▸ **To-do list**
a – According to the text on the Guanabara Confession, how long after writing it were the authors hanged?
b – From the text on the Guanabara Confession, extract the part starting with "The Guanabara Confession" and going on through "authors were hanged.".

▸ **Text passage**
— begin —

The Guanabara Confession of Faith was a Calvinist creed from 1558. The first Protestant writing in Brazil, and in all of the Americas, it was written by the French Huguenots Jean du Bourdel, Matthieu Verneuil, Pierre Bourdon and André la Fon, who were taken under arrest by Villegaignon. Twelve hours after writing it, the authors were hanged.

Guanabara Confession  (1558) 
According to the doctrine of Saint Peter Apostle, in his first epistle, all Christians must be ready to give reason of the hope which is inside them, and this with all meekness and benignity, we sign beneath, Lord of Villegaignon, agreed (according the measure of grace that the Lord has conceded us) to give reason, to each point, how you had appointed and ordered us, and starting by the first article:

I. We believe in one God, immortal, invisible, creator of skies and earth, and all things, visibles and invisibles, who is distinguished in three persons: the Father, the Son and the Holy Ghost, who constitute the same substance in eternal essence and a same will; the Father, source and beginning of all blessing; the Son, eternally beget by the Father, who, fulfilled the plenty of time, came in flesh to the world, being conceived by the Holy Ghost, was born by the virgin Mary, breed under the law to rescue those who were under the law, in order to we receive the adoption of His own sons; the Holy Ghost, proceeding by the Father and the Son, master of all Truth, speaking by the prophets, inspiring the things which were said by our Lord Jesus Christ to the apostles. He is the unique Consoler in affliction, giving constancy and perseverance in all good.

— end —

[Stored data entries]
— begin —

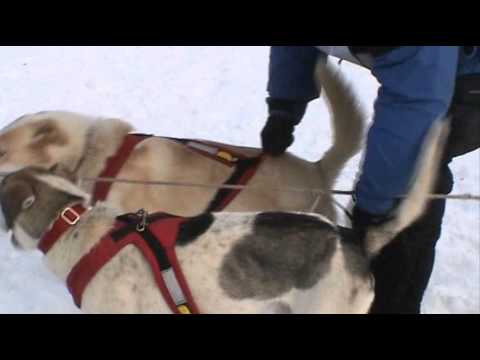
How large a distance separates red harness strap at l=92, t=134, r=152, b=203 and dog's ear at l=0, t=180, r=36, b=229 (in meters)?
0.41

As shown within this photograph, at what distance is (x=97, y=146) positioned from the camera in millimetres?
2520

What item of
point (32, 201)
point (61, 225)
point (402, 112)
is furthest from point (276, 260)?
point (32, 201)

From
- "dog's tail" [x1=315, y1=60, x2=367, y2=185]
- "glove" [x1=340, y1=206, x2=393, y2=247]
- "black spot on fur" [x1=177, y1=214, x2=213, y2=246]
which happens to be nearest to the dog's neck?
"black spot on fur" [x1=177, y1=214, x2=213, y2=246]

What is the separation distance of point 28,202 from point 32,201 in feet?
0.05

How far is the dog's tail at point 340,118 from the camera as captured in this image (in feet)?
7.93

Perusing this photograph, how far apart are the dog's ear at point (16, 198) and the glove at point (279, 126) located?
1168 millimetres

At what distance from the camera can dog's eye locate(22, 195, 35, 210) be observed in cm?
192

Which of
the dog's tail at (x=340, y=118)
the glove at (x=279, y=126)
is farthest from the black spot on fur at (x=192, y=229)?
the dog's tail at (x=340, y=118)

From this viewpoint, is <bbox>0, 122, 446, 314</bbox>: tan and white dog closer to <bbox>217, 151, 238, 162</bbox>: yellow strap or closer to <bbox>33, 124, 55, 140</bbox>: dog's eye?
<bbox>33, 124, 55, 140</bbox>: dog's eye

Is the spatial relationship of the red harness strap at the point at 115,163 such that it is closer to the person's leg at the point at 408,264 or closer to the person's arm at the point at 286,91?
the person's arm at the point at 286,91
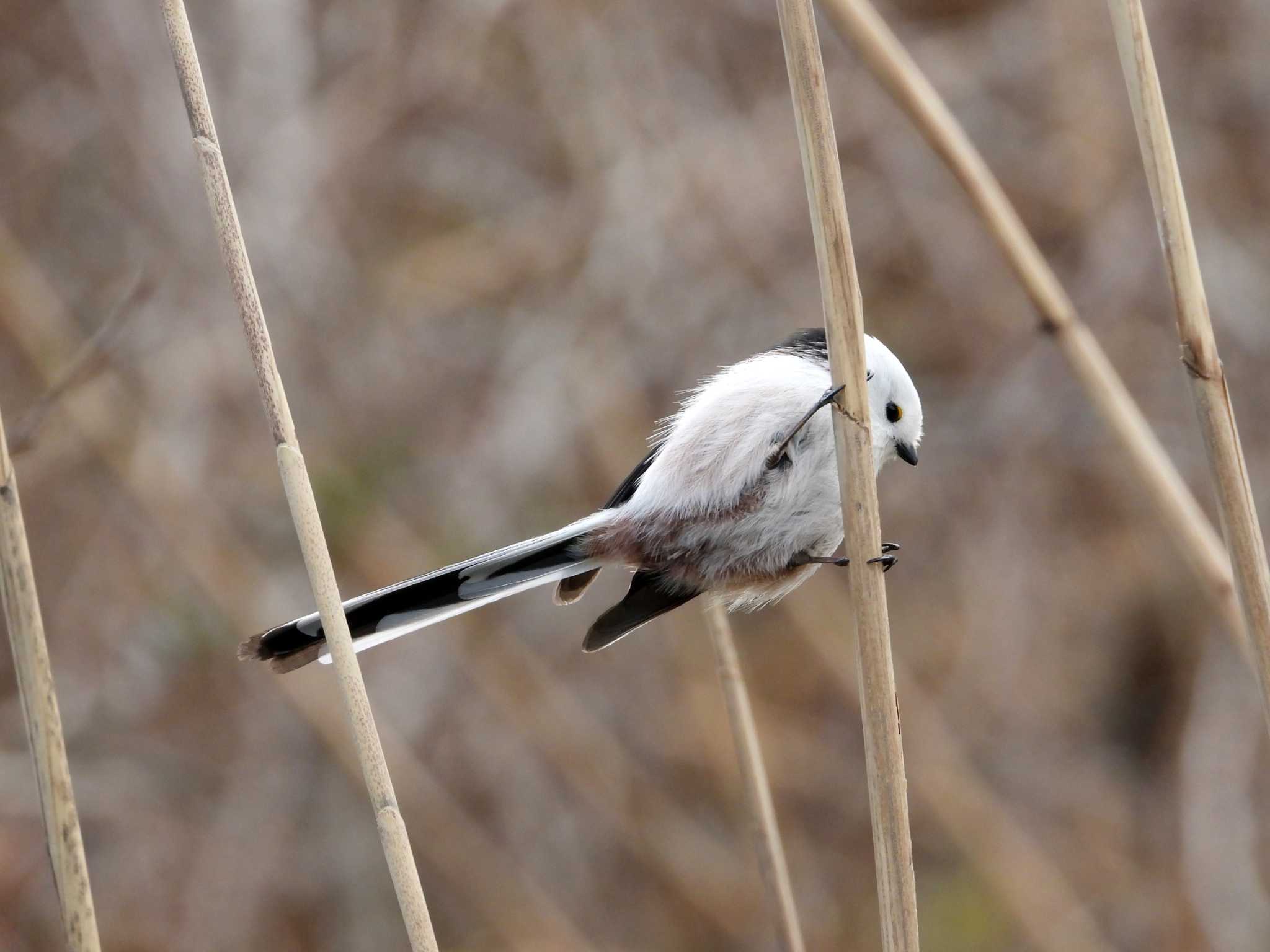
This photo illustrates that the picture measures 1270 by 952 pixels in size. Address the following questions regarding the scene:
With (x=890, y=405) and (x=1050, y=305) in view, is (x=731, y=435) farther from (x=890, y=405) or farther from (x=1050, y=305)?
(x=1050, y=305)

— end —

▸ **Task-by-task results**
a – Twelve hours.

b –
The Guanabara Confession of Faith was a Calvinist creed from 1558. The first Protestant writing in Brazil, and in all of the Americas, it was written by the French Huguenots Jean du Bourdel, Matthieu Verneuil, Pierre Bourdon and André la Fon, who were taken under arrest by Villegaignon. Twelve hours after writing it, the authors were hanged.